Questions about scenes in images
#####
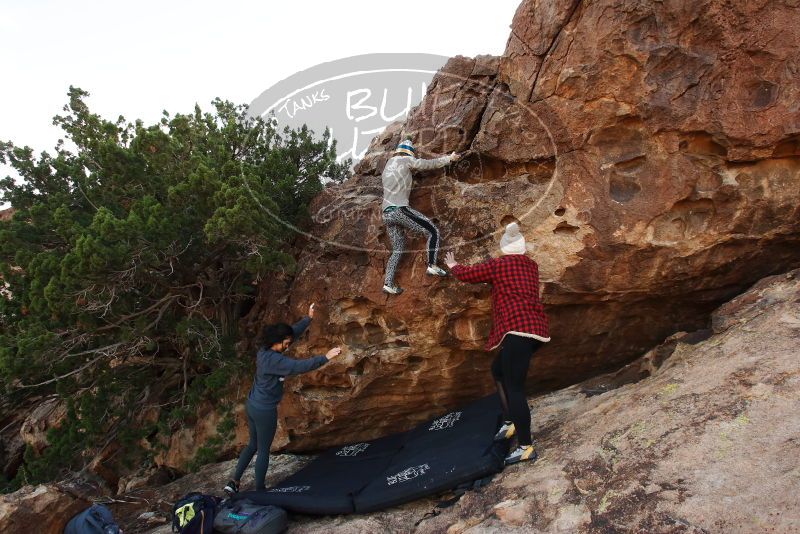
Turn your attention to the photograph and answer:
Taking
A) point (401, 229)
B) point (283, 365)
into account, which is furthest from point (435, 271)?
point (283, 365)

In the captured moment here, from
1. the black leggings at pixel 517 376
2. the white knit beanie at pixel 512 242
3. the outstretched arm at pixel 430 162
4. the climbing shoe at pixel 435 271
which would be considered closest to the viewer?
the black leggings at pixel 517 376

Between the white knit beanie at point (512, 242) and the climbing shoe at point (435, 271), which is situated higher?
the white knit beanie at point (512, 242)

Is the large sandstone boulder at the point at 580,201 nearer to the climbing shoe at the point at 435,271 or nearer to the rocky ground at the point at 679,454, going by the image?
the climbing shoe at the point at 435,271

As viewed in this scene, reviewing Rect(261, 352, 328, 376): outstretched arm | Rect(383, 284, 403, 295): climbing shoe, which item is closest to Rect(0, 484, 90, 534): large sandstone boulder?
Rect(261, 352, 328, 376): outstretched arm

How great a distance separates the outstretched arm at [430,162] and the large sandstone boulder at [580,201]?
0.54 m

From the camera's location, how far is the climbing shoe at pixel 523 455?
14.7 ft

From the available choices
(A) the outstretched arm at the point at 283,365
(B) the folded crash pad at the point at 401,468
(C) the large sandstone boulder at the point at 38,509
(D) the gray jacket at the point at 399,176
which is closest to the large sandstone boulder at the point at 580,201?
(D) the gray jacket at the point at 399,176

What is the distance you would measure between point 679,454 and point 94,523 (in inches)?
185

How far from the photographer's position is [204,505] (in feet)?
15.2

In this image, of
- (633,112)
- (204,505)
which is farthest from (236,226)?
(633,112)

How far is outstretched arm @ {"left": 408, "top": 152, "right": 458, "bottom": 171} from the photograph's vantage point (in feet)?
18.7

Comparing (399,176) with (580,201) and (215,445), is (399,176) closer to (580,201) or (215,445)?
(580,201)

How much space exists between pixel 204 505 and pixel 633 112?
5546 mm

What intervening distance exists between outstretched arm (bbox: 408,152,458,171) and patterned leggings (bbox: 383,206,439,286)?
0.46 metres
#####
*What is required*
Copy the material word for word, starting at the line that contains "What intervening distance" and continuing through the end of the material.

*Solution to this exercise*
What intervening distance exists between outstretched arm (bbox: 408,152,458,171) and patterned leggings (bbox: 383,206,439,286)?
0.46 metres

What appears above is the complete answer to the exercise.